DiCaprio is undoubtedly at his best here, completely in charge of his range and versatility. The slapstick elements are the most obvious proof of this — the scene in which he attempts to drive his car on vintage Quaaludes is just jaw-dropping — but it’s hard to think of another actor who could pull that off and then segue so seamlessly back into Belfort’s public persona. By the end of the film, Belfort has transformed from huckster to evangelist, and it is his messiah complex that brings about his downfall. Nevertheless, we buy into that too, and this is what the film does best: though we are often reminded that Belfort is a love rat, a drug addict and a con man who preys on the poor, these things rarely seem to matter.
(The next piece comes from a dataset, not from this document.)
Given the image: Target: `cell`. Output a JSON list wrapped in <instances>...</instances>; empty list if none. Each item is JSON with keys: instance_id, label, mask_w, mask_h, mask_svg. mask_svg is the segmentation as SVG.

This might well be because Scorsese has one eye on the backdrop, and around DiCaprio he has assembled one of his best ensembles ever. Leading the pack we have Jonah Hill as Belfort’s sidekick Donnie Azoff, a hedonistic putz with bizarre white teeth who gets some of the biggest and broadest laughs without ever straying into caricature. Matthew McConaughey comes and goes, but his presence is indelible, being not only hysterical but inspiring Belfort to adopt the business practices and lifestyle that will lead him to jail. Finally, though there isn’t very much for any woman to do in this movie, it’s worth mentioning that Margot Robbie is excellent as Belfort’s wife Naomi, slowly becoming the film’s conscience and emotional compass.
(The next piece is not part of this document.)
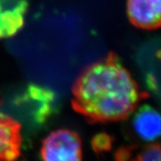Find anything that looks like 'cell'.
Listing matches in <instances>:
<instances>
[{"label": "cell", "mask_w": 161, "mask_h": 161, "mask_svg": "<svg viewBox=\"0 0 161 161\" xmlns=\"http://www.w3.org/2000/svg\"><path fill=\"white\" fill-rule=\"evenodd\" d=\"M145 97L120 59L110 53L77 77L72 106L89 122L104 124L127 119Z\"/></svg>", "instance_id": "cell-1"}, {"label": "cell", "mask_w": 161, "mask_h": 161, "mask_svg": "<svg viewBox=\"0 0 161 161\" xmlns=\"http://www.w3.org/2000/svg\"><path fill=\"white\" fill-rule=\"evenodd\" d=\"M42 161H81L80 136L68 129H58L43 140L40 148Z\"/></svg>", "instance_id": "cell-2"}, {"label": "cell", "mask_w": 161, "mask_h": 161, "mask_svg": "<svg viewBox=\"0 0 161 161\" xmlns=\"http://www.w3.org/2000/svg\"><path fill=\"white\" fill-rule=\"evenodd\" d=\"M126 13L135 27L158 29L160 25L161 0H127Z\"/></svg>", "instance_id": "cell-3"}, {"label": "cell", "mask_w": 161, "mask_h": 161, "mask_svg": "<svg viewBox=\"0 0 161 161\" xmlns=\"http://www.w3.org/2000/svg\"><path fill=\"white\" fill-rule=\"evenodd\" d=\"M28 0H0V40L16 35L25 23Z\"/></svg>", "instance_id": "cell-4"}, {"label": "cell", "mask_w": 161, "mask_h": 161, "mask_svg": "<svg viewBox=\"0 0 161 161\" xmlns=\"http://www.w3.org/2000/svg\"><path fill=\"white\" fill-rule=\"evenodd\" d=\"M132 127L133 134L142 142L153 143L160 135V116L150 105L139 107L133 111Z\"/></svg>", "instance_id": "cell-5"}, {"label": "cell", "mask_w": 161, "mask_h": 161, "mask_svg": "<svg viewBox=\"0 0 161 161\" xmlns=\"http://www.w3.org/2000/svg\"><path fill=\"white\" fill-rule=\"evenodd\" d=\"M21 146V125L10 116L0 115V161H16Z\"/></svg>", "instance_id": "cell-6"}, {"label": "cell", "mask_w": 161, "mask_h": 161, "mask_svg": "<svg viewBox=\"0 0 161 161\" xmlns=\"http://www.w3.org/2000/svg\"><path fill=\"white\" fill-rule=\"evenodd\" d=\"M20 101L32 105L36 118L40 122H44L54 111L56 102L55 93L46 87L30 84L20 96Z\"/></svg>", "instance_id": "cell-7"}, {"label": "cell", "mask_w": 161, "mask_h": 161, "mask_svg": "<svg viewBox=\"0 0 161 161\" xmlns=\"http://www.w3.org/2000/svg\"><path fill=\"white\" fill-rule=\"evenodd\" d=\"M117 161H160V147L158 143H150L139 150L132 158L128 150H121L116 157Z\"/></svg>", "instance_id": "cell-8"}]
</instances>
As regards the latter, the film plays fast and loose with its morality, setting up Belfort as the narrator of his own story to such an extent that when he crosses the line, as he so often does, Scorsese doesn’t comment. Instead, he shoves our noses in the huge pile of pharmaceutical cocaine that was, for a few years, Belfort’s life. And we inhale so deeply that it is only afterwards, when the comedown sets in, that we start to reflect on Jordan Belfort, what he did to make his money and what he did when he got it. It’s hardly a spoiler to say that Belfort gained a quasi-respectable fame through his notoriety, but The Wolf Of Wall Street joins a short sub-category of Scorsese films (Taxi Driver, Raging Bull, The King Of Comedy) in which troubled men become media celebrities as a direct result of their crimes and misdemeanours.
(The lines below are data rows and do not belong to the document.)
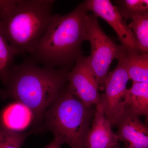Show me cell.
Segmentation results:
<instances>
[{
	"instance_id": "obj_1",
	"label": "cell",
	"mask_w": 148,
	"mask_h": 148,
	"mask_svg": "<svg viewBox=\"0 0 148 148\" xmlns=\"http://www.w3.org/2000/svg\"><path fill=\"white\" fill-rule=\"evenodd\" d=\"M69 71L40 67L31 59L12 66L2 94L24 104L41 120L65 87Z\"/></svg>"
},
{
	"instance_id": "obj_2",
	"label": "cell",
	"mask_w": 148,
	"mask_h": 148,
	"mask_svg": "<svg viewBox=\"0 0 148 148\" xmlns=\"http://www.w3.org/2000/svg\"><path fill=\"white\" fill-rule=\"evenodd\" d=\"M87 12L83 2L69 14H53L44 34L29 53L31 60L47 68L68 69L83 55Z\"/></svg>"
},
{
	"instance_id": "obj_3",
	"label": "cell",
	"mask_w": 148,
	"mask_h": 148,
	"mask_svg": "<svg viewBox=\"0 0 148 148\" xmlns=\"http://www.w3.org/2000/svg\"><path fill=\"white\" fill-rule=\"evenodd\" d=\"M53 0H10L0 13V23L16 55L30 53L53 16Z\"/></svg>"
},
{
	"instance_id": "obj_4",
	"label": "cell",
	"mask_w": 148,
	"mask_h": 148,
	"mask_svg": "<svg viewBox=\"0 0 148 148\" xmlns=\"http://www.w3.org/2000/svg\"><path fill=\"white\" fill-rule=\"evenodd\" d=\"M95 109L84 105L64 88L58 98L46 111L43 117L54 139L71 148H84Z\"/></svg>"
},
{
	"instance_id": "obj_5",
	"label": "cell",
	"mask_w": 148,
	"mask_h": 148,
	"mask_svg": "<svg viewBox=\"0 0 148 148\" xmlns=\"http://www.w3.org/2000/svg\"><path fill=\"white\" fill-rule=\"evenodd\" d=\"M86 40L90 45V55L87 57L92 73L99 84L104 89L109 69L114 59H121L127 50L123 46L115 43L103 32L97 17L88 14L86 18Z\"/></svg>"
},
{
	"instance_id": "obj_6",
	"label": "cell",
	"mask_w": 148,
	"mask_h": 148,
	"mask_svg": "<svg viewBox=\"0 0 148 148\" xmlns=\"http://www.w3.org/2000/svg\"><path fill=\"white\" fill-rule=\"evenodd\" d=\"M128 80L124 63L119 60L115 69L107 76L105 93L101 95L100 102L96 106L105 115L112 127L116 126L125 113L123 102Z\"/></svg>"
},
{
	"instance_id": "obj_7",
	"label": "cell",
	"mask_w": 148,
	"mask_h": 148,
	"mask_svg": "<svg viewBox=\"0 0 148 148\" xmlns=\"http://www.w3.org/2000/svg\"><path fill=\"white\" fill-rule=\"evenodd\" d=\"M68 88L84 105L97 106L100 102L98 83L89 65L87 57L81 56L68 74Z\"/></svg>"
},
{
	"instance_id": "obj_8",
	"label": "cell",
	"mask_w": 148,
	"mask_h": 148,
	"mask_svg": "<svg viewBox=\"0 0 148 148\" xmlns=\"http://www.w3.org/2000/svg\"><path fill=\"white\" fill-rule=\"evenodd\" d=\"M88 11L103 18L110 24L128 53L141 52L132 30L121 16L116 6L109 0H88L83 2Z\"/></svg>"
},
{
	"instance_id": "obj_9",
	"label": "cell",
	"mask_w": 148,
	"mask_h": 148,
	"mask_svg": "<svg viewBox=\"0 0 148 148\" xmlns=\"http://www.w3.org/2000/svg\"><path fill=\"white\" fill-rule=\"evenodd\" d=\"M116 135L119 142L124 143V148H148V128L140 116L125 111L117 124Z\"/></svg>"
},
{
	"instance_id": "obj_10",
	"label": "cell",
	"mask_w": 148,
	"mask_h": 148,
	"mask_svg": "<svg viewBox=\"0 0 148 148\" xmlns=\"http://www.w3.org/2000/svg\"><path fill=\"white\" fill-rule=\"evenodd\" d=\"M119 146L117 136L112 130L108 120L96 107L84 148H115Z\"/></svg>"
},
{
	"instance_id": "obj_11",
	"label": "cell",
	"mask_w": 148,
	"mask_h": 148,
	"mask_svg": "<svg viewBox=\"0 0 148 148\" xmlns=\"http://www.w3.org/2000/svg\"><path fill=\"white\" fill-rule=\"evenodd\" d=\"M123 105L125 111L139 116L148 115V82H132L126 89Z\"/></svg>"
},
{
	"instance_id": "obj_12",
	"label": "cell",
	"mask_w": 148,
	"mask_h": 148,
	"mask_svg": "<svg viewBox=\"0 0 148 148\" xmlns=\"http://www.w3.org/2000/svg\"><path fill=\"white\" fill-rule=\"evenodd\" d=\"M33 120L34 115L31 110L18 102L9 105L2 115L4 127L15 132L26 129Z\"/></svg>"
},
{
	"instance_id": "obj_13",
	"label": "cell",
	"mask_w": 148,
	"mask_h": 148,
	"mask_svg": "<svg viewBox=\"0 0 148 148\" xmlns=\"http://www.w3.org/2000/svg\"><path fill=\"white\" fill-rule=\"evenodd\" d=\"M119 60L124 63L129 79L132 82H148V53L127 51Z\"/></svg>"
},
{
	"instance_id": "obj_14",
	"label": "cell",
	"mask_w": 148,
	"mask_h": 148,
	"mask_svg": "<svg viewBox=\"0 0 148 148\" xmlns=\"http://www.w3.org/2000/svg\"><path fill=\"white\" fill-rule=\"evenodd\" d=\"M130 19L132 21L128 26L134 34L139 50L148 53V12L134 14Z\"/></svg>"
},
{
	"instance_id": "obj_15",
	"label": "cell",
	"mask_w": 148,
	"mask_h": 148,
	"mask_svg": "<svg viewBox=\"0 0 148 148\" xmlns=\"http://www.w3.org/2000/svg\"><path fill=\"white\" fill-rule=\"evenodd\" d=\"M16 55L6 38L0 23V79L3 82L13 66L14 57Z\"/></svg>"
},
{
	"instance_id": "obj_16",
	"label": "cell",
	"mask_w": 148,
	"mask_h": 148,
	"mask_svg": "<svg viewBox=\"0 0 148 148\" xmlns=\"http://www.w3.org/2000/svg\"><path fill=\"white\" fill-rule=\"evenodd\" d=\"M116 3L117 8L125 20L134 14L148 12V0H123Z\"/></svg>"
},
{
	"instance_id": "obj_17",
	"label": "cell",
	"mask_w": 148,
	"mask_h": 148,
	"mask_svg": "<svg viewBox=\"0 0 148 148\" xmlns=\"http://www.w3.org/2000/svg\"><path fill=\"white\" fill-rule=\"evenodd\" d=\"M27 136L25 133L0 127V148H21Z\"/></svg>"
},
{
	"instance_id": "obj_18",
	"label": "cell",
	"mask_w": 148,
	"mask_h": 148,
	"mask_svg": "<svg viewBox=\"0 0 148 148\" xmlns=\"http://www.w3.org/2000/svg\"><path fill=\"white\" fill-rule=\"evenodd\" d=\"M61 145L62 144L58 140L54 138L51 143L43 148H61Z\"/></svg>"
},
{
	"instance_id": "obj_19",
	"label": "cell",
	"mask_w": 148,
	"mask_h": 148,
	"mask_svg": "<svg viewBox=\"0 0 148 148\" xmlns=\"http://www.w3.org/2000/svg\"><path fill=\"white\" fill-rule=\"evenodd\" d=\"M9 0H0V13L3 9L8 3Z\"/></svg>"
},
{
	"instance_id": "obj_20",
	"label": "cell",
	"mask_w": 148,
	"mask_h": 148,
	"mask_svg": "<svg viewBox=\"0 0 148 148\" xmlns=\"http://www.w3.org/2000/svg\"><path fill=\"white\" fill-rule=\"evenodd\" d=\"M115 148H121L120 147V146H118V147H117Z\"/></svg>"
}]
</instances>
It doesn’t take an MA in film studies to see what’s going on here, and that’s what makes The Wolf Of Wall Street so invigorating. Scorsese isn’t wagging the finger at Wall Street, he’s wagging it at us, offering a mirror of the fucked-up world we’re living in. As Mark Twain once said, “Humour is tragedy plus time,” and as warnings from history go, it doesn’t get more timely than this.